Jumat, 04 Oktober 2013

Rindu di Empat Oktober


04 Oktober 2013 pukul 16.00

“Aaaarrgghhh!”

Rindu masih saja duduk di meja kerja sambil mengacak-acak rambutnya yang hitam legam sebahu itu. Sejurus kemudian ia membenamkan wajahnya ke dalam kertas-kertas yang sedang ia kerjakan, tak peduli mereka akan kusut.

Rindu adalah wanita mandiri berkepala tiga. Ia baru saja menyelesaikan gelar master psikologi di sebuah universitas ternama di Surabaya beberapa tahun yang lalu. Sebenarnya ia ditawari untuk menjadi salah satu staf pengajar di universitas tersebut. Namun, ia lebih memilih tinggal di panti asuhan yang berada di luar pulau asal tempat tinggalnya, di sana ia merasa tenang. Ya. Ia sangat menyukai anak-anak. Ia juga suka dunia tulis-menulis. Maka ia putuskan untuk menjadi seorang penulis lepas dan editor pada sebuah majalah. Banyak karya-karyanya yang sudah dibukukan. Sangat berbanding terbalik dengan kehidupan cintanya yang bisa dibilang semrawut. Harusnya diumur yang sudah terbilang matang ini, ia sudah menikah.

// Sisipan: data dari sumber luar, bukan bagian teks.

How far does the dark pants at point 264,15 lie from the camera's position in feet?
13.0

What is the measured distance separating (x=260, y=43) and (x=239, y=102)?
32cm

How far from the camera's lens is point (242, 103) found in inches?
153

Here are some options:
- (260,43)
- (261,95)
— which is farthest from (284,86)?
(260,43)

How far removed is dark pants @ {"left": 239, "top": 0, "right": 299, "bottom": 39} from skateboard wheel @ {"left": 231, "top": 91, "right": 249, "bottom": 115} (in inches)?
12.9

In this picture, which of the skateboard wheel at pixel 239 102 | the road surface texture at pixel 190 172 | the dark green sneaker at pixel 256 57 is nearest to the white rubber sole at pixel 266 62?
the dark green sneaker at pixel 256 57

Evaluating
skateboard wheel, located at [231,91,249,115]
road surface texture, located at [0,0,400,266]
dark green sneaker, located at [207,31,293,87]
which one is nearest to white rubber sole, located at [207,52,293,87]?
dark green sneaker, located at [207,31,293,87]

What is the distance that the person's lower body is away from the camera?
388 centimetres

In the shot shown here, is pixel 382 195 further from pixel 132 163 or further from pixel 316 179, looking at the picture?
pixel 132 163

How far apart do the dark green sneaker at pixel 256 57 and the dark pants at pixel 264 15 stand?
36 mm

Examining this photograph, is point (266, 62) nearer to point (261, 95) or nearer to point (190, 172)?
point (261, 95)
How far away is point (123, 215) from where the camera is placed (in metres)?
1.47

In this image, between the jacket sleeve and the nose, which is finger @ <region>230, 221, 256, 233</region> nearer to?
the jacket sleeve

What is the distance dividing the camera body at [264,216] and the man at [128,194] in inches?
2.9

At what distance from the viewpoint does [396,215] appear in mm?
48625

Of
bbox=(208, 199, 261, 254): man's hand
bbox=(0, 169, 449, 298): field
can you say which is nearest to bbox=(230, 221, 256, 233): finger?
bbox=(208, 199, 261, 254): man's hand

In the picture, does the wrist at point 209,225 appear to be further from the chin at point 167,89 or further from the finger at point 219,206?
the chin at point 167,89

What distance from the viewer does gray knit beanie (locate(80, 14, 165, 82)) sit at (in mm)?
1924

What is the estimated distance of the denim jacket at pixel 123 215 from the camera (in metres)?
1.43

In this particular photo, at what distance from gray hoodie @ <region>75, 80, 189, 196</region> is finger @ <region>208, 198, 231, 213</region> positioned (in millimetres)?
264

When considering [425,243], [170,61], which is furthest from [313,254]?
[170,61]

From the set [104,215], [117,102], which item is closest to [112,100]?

Aku tidak pernah berhenti bertanya kepada Bunda, apakah yang harus lebih dipertimbangkan ketika kita memutuskan untuk menikah –logika atau perasaan?- tapi seperti biasanya, Bunda selalu saja sulit menjawab. Apakah pertanyaan ini memang terlalu sulit untuk dijawab? Bunda pernah menikah dan bahagia sebelum akhirnya maut membawa suaminya meninggalkan beliau terlebih dahulu. Mengapa pertanyaan seperti ini sangat sulit untuk Bunda, terutama untukku.

“Rindu!” panggilan Bunda seketika membuyarkan lamunan Rindu. Pintu berderit dan tampak senyum Bunda mengambang di sana.

“Pria mana lagi yang mau Bunda kenalkan ke Rindu?” Ia tersenyum kecut.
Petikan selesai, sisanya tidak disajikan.